**OBJECTIVES:**
A – In the annotaTR dosage passage, why must the bestguess_norm method be used when generating pgen output?
B – Please extend the annotaTR dosage passage from the point where it stops.

In addition to specifying input and output options above, you must specify at least one annotation operation to perform. These are described below.

Annotation options

annotaTR offers several annotation options:

Computing dosages

Dosages are quantitative representations of individual-level genotypes. A major use case for dosages is to perform association testing between TR genotypes and a phenotype of interest. Major advantages of using dosages are:

They can be used as input to downstream tools that support association testing with dosage values, even if those tools do not explicitly support TRs or multi-allelic sites. This has currently been tested using PGEN files output by associaTR as input to plink.
This enables testing TRs alongside other variant types using the same pipelines, streamlining workflows that include multiple variant types.

The following command computes dosages:

annotaTR \
  --vcf <vcf file> \
  --out <string> \
  --dosages <string>

where the argument to the --dosages option specifies the method to compute dosages. It must be one of:

bestguess: dosages are computed by summing the length of alleles (given in number of repeat units) for each call. e.g. for a genotype heterozygous for 3 and 4 copies of a repeat, the best guess dosage will be 7.
bestguess_norm: same as above, but scaled to be between 0 and 2. This is required if generating pgen output, since pgen only supports dosage values in this range.

**EXCERPTED RECORDS:**
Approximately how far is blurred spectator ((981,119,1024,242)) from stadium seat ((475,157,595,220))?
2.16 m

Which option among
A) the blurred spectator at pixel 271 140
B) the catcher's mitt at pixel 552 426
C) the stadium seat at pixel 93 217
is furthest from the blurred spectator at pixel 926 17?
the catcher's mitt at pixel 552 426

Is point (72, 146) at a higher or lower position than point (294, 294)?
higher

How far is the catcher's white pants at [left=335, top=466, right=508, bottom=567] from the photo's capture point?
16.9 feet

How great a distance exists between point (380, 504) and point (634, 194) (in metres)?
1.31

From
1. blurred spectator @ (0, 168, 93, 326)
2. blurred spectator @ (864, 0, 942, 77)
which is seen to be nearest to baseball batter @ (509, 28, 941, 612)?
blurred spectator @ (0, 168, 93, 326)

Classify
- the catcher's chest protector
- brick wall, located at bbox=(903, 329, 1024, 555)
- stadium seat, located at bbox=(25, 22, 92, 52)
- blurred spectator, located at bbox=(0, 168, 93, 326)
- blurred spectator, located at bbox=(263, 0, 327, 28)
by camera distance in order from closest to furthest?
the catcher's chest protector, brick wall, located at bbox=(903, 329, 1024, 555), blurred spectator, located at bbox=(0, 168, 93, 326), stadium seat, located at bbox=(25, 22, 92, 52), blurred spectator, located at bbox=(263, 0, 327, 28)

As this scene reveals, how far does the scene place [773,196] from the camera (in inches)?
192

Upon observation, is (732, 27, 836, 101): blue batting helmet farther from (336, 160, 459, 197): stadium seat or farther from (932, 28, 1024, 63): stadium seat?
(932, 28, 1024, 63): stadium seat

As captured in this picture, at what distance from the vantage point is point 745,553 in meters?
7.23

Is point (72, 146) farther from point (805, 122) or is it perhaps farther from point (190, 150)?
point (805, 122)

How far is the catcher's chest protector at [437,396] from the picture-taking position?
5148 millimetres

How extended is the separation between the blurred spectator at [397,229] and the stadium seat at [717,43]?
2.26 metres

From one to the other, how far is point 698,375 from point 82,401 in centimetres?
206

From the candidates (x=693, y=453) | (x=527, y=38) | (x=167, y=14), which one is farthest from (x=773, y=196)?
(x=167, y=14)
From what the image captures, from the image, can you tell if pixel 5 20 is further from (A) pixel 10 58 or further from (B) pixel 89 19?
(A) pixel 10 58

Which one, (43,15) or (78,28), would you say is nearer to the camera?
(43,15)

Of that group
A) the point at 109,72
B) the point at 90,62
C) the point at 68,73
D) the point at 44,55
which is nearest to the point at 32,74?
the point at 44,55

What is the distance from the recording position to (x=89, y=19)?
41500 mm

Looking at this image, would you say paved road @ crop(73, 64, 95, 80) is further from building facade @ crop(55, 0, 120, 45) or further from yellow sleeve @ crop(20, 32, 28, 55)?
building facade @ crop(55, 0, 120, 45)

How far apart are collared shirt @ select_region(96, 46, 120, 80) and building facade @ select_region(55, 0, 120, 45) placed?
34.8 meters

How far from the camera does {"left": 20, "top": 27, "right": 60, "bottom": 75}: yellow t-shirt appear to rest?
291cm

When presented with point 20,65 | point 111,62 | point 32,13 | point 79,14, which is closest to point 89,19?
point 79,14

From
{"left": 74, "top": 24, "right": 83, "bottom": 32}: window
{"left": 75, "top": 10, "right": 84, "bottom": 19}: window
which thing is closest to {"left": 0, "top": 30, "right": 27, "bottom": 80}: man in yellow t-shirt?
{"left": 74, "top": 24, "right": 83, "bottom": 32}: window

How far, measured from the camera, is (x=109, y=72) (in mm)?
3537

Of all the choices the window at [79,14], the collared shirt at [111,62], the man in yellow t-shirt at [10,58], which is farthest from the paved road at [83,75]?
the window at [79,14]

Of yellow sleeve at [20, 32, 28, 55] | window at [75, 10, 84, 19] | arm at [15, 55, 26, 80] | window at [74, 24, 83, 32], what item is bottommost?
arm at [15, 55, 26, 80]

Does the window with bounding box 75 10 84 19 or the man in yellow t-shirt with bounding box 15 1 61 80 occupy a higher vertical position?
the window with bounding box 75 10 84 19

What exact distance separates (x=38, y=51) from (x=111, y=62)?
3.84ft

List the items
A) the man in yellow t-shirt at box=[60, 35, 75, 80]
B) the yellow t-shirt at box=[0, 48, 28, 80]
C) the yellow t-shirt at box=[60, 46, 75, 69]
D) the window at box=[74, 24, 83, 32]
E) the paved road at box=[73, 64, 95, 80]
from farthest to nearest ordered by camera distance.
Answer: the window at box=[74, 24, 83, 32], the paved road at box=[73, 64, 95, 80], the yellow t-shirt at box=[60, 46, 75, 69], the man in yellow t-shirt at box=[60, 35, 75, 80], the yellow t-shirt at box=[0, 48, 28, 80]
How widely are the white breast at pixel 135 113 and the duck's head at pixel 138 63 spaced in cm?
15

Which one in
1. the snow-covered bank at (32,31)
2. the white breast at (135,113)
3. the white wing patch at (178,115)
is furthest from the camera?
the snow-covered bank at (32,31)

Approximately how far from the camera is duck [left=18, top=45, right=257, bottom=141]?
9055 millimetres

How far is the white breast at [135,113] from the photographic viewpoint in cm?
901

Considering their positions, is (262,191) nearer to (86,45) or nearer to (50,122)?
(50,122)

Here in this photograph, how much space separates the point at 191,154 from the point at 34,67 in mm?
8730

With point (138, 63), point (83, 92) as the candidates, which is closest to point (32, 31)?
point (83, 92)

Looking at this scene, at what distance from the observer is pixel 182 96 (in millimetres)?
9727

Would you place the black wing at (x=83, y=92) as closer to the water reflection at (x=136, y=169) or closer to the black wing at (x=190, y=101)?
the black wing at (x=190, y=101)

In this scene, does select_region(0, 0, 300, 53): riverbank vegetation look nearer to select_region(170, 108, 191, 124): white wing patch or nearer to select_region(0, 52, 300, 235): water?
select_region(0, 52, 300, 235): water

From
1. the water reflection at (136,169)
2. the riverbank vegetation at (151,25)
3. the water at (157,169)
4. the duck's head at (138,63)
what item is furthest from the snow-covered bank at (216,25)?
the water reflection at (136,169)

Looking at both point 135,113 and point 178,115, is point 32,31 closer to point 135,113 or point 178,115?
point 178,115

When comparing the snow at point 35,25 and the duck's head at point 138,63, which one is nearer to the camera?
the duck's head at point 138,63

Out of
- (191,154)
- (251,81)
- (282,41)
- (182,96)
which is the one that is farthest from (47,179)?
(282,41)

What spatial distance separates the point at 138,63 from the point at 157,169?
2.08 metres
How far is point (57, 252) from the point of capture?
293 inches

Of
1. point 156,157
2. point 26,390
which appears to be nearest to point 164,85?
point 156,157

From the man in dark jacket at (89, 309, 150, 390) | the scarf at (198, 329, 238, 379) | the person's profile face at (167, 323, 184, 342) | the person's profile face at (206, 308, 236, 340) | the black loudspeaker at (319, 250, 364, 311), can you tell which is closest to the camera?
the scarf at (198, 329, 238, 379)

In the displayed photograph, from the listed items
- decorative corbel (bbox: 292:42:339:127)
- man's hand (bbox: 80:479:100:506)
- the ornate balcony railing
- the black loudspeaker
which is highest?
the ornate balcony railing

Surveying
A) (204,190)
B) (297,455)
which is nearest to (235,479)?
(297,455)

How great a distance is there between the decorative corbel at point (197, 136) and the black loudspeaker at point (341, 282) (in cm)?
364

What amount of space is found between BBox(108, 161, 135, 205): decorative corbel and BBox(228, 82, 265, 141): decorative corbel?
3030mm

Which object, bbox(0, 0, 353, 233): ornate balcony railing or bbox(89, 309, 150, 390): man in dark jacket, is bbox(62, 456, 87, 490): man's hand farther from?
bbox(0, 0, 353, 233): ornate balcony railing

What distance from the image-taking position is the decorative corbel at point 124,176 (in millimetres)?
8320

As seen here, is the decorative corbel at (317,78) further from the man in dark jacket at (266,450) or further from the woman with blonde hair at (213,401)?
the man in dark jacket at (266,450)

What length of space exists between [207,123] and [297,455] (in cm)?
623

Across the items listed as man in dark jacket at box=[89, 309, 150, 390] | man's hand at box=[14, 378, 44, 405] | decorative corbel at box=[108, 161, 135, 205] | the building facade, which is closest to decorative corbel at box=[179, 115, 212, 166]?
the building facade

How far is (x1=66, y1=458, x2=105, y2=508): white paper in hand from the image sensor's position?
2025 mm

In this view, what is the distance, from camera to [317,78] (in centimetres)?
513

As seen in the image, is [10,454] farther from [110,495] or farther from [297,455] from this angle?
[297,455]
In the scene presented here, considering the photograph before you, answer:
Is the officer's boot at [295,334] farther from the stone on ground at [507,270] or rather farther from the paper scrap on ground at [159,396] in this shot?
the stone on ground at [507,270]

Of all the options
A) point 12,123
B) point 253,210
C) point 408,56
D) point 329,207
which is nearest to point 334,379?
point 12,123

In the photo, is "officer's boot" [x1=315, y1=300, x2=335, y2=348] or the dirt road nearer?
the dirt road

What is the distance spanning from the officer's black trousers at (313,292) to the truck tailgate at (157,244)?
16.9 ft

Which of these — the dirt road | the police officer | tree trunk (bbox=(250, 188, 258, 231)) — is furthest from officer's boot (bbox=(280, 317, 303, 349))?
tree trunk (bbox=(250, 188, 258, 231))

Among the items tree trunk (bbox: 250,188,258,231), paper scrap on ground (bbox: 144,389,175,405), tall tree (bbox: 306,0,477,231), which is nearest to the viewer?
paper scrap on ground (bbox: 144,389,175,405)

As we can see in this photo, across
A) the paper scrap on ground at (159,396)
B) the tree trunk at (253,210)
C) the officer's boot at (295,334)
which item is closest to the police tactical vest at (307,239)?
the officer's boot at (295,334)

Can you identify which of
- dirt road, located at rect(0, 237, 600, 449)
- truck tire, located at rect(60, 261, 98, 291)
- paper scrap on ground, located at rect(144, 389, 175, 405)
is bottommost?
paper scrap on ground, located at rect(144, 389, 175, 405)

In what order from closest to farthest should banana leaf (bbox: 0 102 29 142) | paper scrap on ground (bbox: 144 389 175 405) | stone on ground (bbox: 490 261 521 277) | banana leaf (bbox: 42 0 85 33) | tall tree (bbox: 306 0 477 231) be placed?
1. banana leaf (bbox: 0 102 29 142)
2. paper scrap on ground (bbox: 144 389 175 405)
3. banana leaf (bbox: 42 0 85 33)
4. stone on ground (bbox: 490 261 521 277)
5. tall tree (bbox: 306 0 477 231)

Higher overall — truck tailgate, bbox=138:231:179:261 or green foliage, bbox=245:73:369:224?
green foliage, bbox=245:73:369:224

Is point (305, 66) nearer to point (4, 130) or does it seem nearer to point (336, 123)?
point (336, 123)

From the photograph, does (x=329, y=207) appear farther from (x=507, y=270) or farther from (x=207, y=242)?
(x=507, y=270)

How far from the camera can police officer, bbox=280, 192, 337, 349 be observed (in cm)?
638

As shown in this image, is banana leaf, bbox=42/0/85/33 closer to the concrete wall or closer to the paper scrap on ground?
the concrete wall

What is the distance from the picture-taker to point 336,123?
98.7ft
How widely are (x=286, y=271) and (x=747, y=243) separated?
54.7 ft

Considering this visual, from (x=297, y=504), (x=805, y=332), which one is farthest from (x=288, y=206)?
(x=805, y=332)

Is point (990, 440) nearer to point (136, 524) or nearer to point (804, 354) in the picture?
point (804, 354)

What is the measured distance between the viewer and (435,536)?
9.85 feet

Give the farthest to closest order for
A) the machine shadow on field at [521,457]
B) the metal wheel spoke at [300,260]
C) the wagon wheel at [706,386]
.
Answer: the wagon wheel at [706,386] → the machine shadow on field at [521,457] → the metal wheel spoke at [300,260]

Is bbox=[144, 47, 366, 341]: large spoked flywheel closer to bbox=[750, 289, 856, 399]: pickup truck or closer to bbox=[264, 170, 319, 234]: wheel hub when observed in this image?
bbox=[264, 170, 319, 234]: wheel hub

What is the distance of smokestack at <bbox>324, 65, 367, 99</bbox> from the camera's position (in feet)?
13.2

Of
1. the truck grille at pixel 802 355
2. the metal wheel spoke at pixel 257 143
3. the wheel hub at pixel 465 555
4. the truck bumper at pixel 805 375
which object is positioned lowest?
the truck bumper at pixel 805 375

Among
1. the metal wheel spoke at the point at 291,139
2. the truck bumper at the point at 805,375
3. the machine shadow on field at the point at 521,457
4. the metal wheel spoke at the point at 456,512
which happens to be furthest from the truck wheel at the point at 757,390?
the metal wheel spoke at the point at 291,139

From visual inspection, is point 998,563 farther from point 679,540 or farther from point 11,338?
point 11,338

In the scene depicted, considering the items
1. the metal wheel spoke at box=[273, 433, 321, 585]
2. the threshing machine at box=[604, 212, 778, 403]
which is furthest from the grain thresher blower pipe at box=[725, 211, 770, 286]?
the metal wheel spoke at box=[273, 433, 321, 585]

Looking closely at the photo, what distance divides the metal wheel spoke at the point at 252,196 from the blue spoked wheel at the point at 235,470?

**RESULTS:**
A – The bestguess_norm method scales dosages to lie between 0 and 2. Pgen only supports dosage values in that range.

B –
beagpleap: dosages for imputed calls are computed in a way that takes into account imputation uncertainty. This option requires the Beagle VCF FORMAT fields AP1 and AP2 to be present, which give the probability of each alternate allele on each of the two haplotypes of an individual. AP-based dosages are generated by computing a weighted sum of allele lengths for each haplotype and added together to get the total dosage for the genotype ($\sum_{hap=1,2} \sum_{allele a} P(a_{hap})len(a)$). In the case of imputation with no uncertainty (all AP fields are either 0 or 1), dosages computed in this way should match best guess dosages.
beagleap_norm: same as above, but scaled to be between 0 and 2.

Additional dosage options:

--warn-on-AP-error: Output a warning, rather than quit, if invalid AP fields are encountered (i.e. if AP values are not found, do not sum to 1 or are negative, or if invalid dosage values are encountered after normalizing).

If annotating dosages, the following fields are added to VCF output files:

FORMAT field TRDS. This is a float value giving the estimated TR dosage for each call.
INFO field DSLEN. This records the minimum and maximum allele lengths, which can be useful to know if computing normalized dosages but you later want to recover the unnormalized dosage values.

Dosages may also be output to PGEN format. Because dosages are not explicitly supported for multi-allelic sites, we output an accompanying dummy pvar file in which:

All TR variants are listed with reference alleles of “A” and alternate alleles of “T”. These are just placeholders since those fields are required.
We include the DSLEN field described above under VCF format.

Annotating imputed TR VCFs

Note this functionality replaces the script trtools_prep_beagle_vcf.sh.

When TRs cannot be directly genotyped from sequencing data, an alternative is to impute them using Beagle with a phased reference panel of SNPs+TRs (e.g. see our latest reference panel from EnsembleTR).

Using Beagle to impute TRs will output a VCF with both SNPs+TRs, and strips the TR-specific fields required by TRTools (see the callers page for more details). annotaTR can be used to add back these fields:

annotaTR \
  --vcf <imputed vcf file> \
  --out <string> \
  --ref-panel <refpanel vcf file> \
  [--outtype <string>]

where:

--vcf gives the imputed VCF file, which can be the file directly output by Beagle.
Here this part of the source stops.